Bei dieser Wertermittlungsvariante ist methodisch wie folgt vorzugehen:
- Der vereinbarte Baurechtszins ist unter Anwendung des normierten Ertragswertverfahrens gem § 5 LBG auf Vertragslaufzeit zu kapitalisieren.
- Der Bodenwert ist im Vergleichswertverfahren gem § 4 LBG zu ermitteln und vom Zeitpunkt des Vertragsablaufs auf den Bewertungsstichtag zu diskontieren, da mit Ablauf des Vertrags der Liegenschaftseigentümer wieder frei über seine Liegenschaft verfügen kann. Ebenso ist mit einem verbleibenden Gebäudewertanteil vorzugehen.
- Etwaige Entschädigungszahlungen des Liegenschaftseigentümers an den Baurechtsberechtigten mit Vertragsablauf sind aufwandsseitig ebenfalls auf den Stichtag zu diskontieren.
Nachstehend die grafische Darstellung der Wertermittlungsmethode:

Abbildung 1: Bewertung der mit dem Baurecht belasteten Liegenschaft.
Der mit dieser Methode ermittelte Wert besteht sohin einerseits aus dem Ertragswert der laufenden Baurechtszinse und dem abgezinsten Verkehrswert der Liegenschaft am Ende der Vertragslaufzeit unter gegebenenfalls aufwandsseitiger Berücksichtigung einer etwaigen Entschädigungsleistung des Liegenschaftseigentümers.
Ähnlich stellt sich die Wertermittlung einer Baurechtseinlage dar, die mit einer Ertragsimmobilie bebaut ist. Dabei ist methodisch wie folgt vorzugehen:
- Der Jahresreinertrag (Jahresrohertrag abzüglich Bewirtschaftungskosten und Baurechtszins) ist unter Anwendung des normierten Ertragswertverfahrens gem § 5 LBG auf Vertragslaufzeit zu kapitalisieren.
- Zum Zeitpunkt des Vertragsablaufs erhaltene Entschädigungsleistungen des Liegenschaftseigentümers oder den Baurechtsberechtigten treffende Kosten (zB Abbruch- und Räumungskosten) sind vom Zeitpunkt des Vertragsablaufs auf den Bewertungsstichtag zu diskontieren.
Nachstehend die grafische Darstellung der Wertermittlungsmethode:

Abbildung 2: Bewertung der Baurechtseinlage.
Der mit dieser Methode ermittelte Wert besteht sohin einerseits aus dem Ertragswert des Baurechtsgebäudes und andererseits aus der abgezinsten Entschädigungsleistung des Liegenschaftseigentümers oder aufwandsseitigen Berücksichtigung etwaiger den Baurechtsnehmer treffender Abbruch- oder Räumungskosten.
Diese Art der Wertermittlung eignet sich aufgrund der Systematik allerdings nicht für die Bewertung des Baurechts per se oder die Bewertung einer Baurechtseinlage einer Liegenschaft, die nicht als Investment Property zu klassifizieren und zB mit einem Einfamilienhaus bebaut ist.

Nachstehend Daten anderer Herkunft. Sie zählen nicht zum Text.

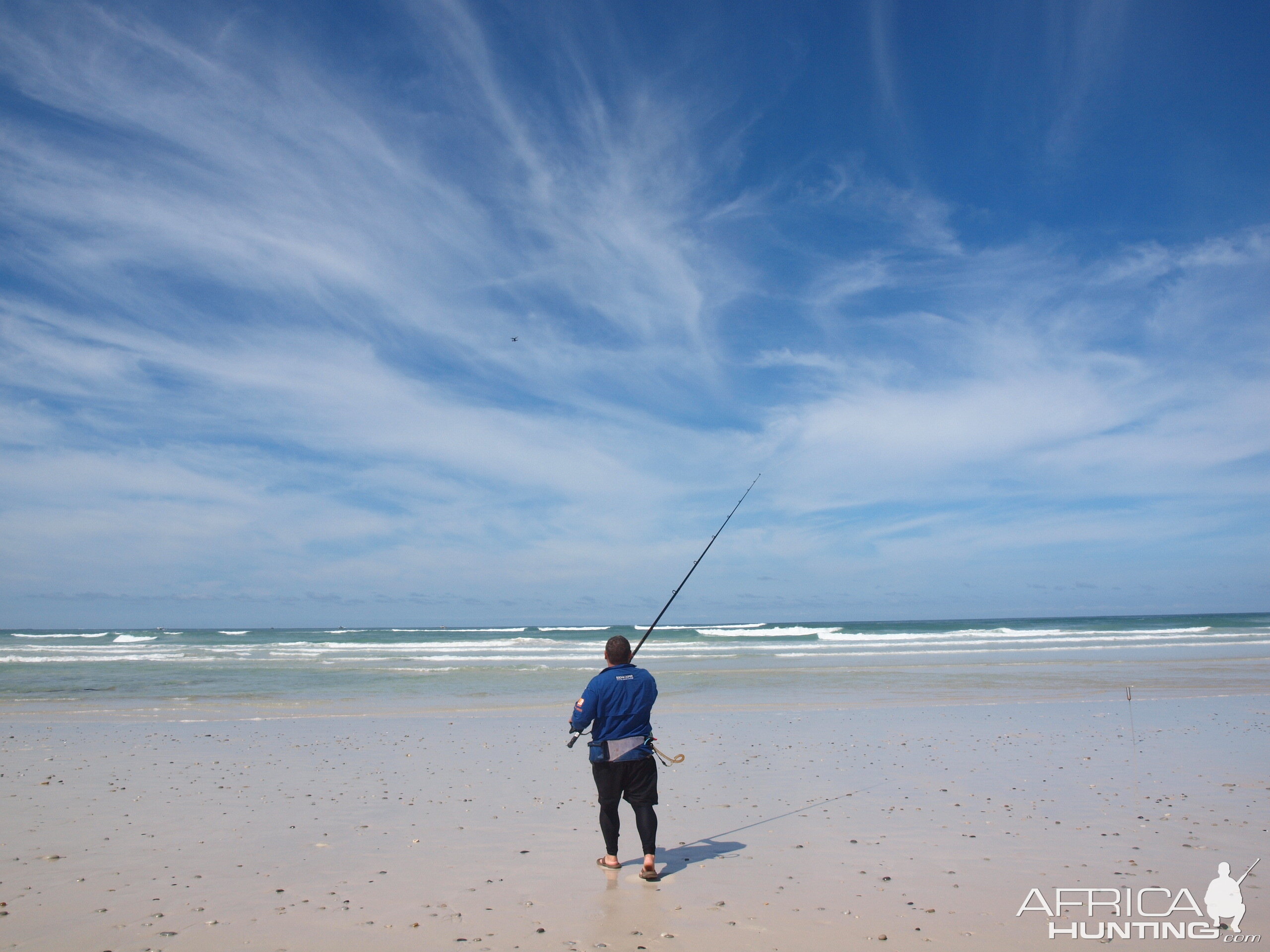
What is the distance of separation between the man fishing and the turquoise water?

In diesem Fall ist – ohne Berücksichtigung von Wertfaktoren – auf den Zinsvor- oder -nachteil des Bauberechtigten abzustellen.
SCHLUSSSTRICH
Die dargestellten alternativen Wertermittlungsmethoden haben den Vorteil, dass auf Verfahren iSd § 3 Abs 1 LBG oder der ÖNORM B 1802 – 2 abgestellt werden kann. Alle wertrelevanten Eingangsdaten, insbesondere Kapitalisierungs- und Diskontierungszinssätze, können aus dem Markt abgeleitet werden. Die Anwendung nicht begründbarer Wertfaktoren zur Berücksichtigung der Vertragsgestaltung entfällt.
Die Wertermittlung wird somit den Anfordernissen einer nachvollziehbaren und plausiblen Darstellung des Bewertungsvorgangs und der vom Markt abgeleiteten und somit begründbaren Annahme wertrelevanter Eingangsparameter gerecht.
Der Sachverständige ist stetig angehalten, internationale Ansätze und Strömungen in der Methodik der Wertermittlung zu erkunden, kritisch zu hinterfragen und gegebenenfalls in den nationalen Bereich überzuführen.